§ **What the exercise asks**: Restate the following data in its entirety, word for word and without images.

§ **Records supplied**:
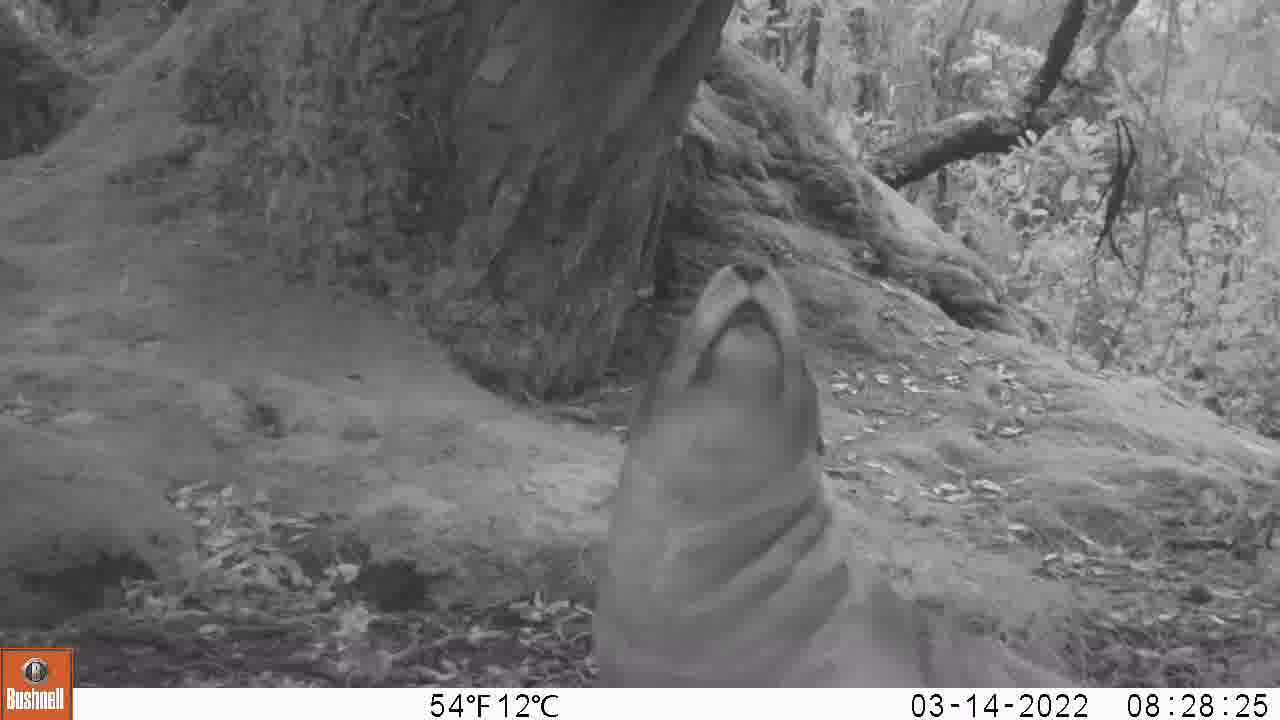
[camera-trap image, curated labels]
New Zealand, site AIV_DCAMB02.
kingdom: Animalia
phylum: Chordata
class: Mammalia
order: Carnivora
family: Otariidae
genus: Phocarctos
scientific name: Phocarctos hookeri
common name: new zealand sea lion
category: sealion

§ **Final answer**:
[camera-trap image, curated labels]
New Zealand, site AIV_DCAMB02.
kingdom: Animalia
phylum: Chordata
class: Mammalia
order: Carnivora
family: Otariidae
genus: Phocarctos
scientific name: Phocarctos hookeri
common name: new zealand sea lion
category: sealion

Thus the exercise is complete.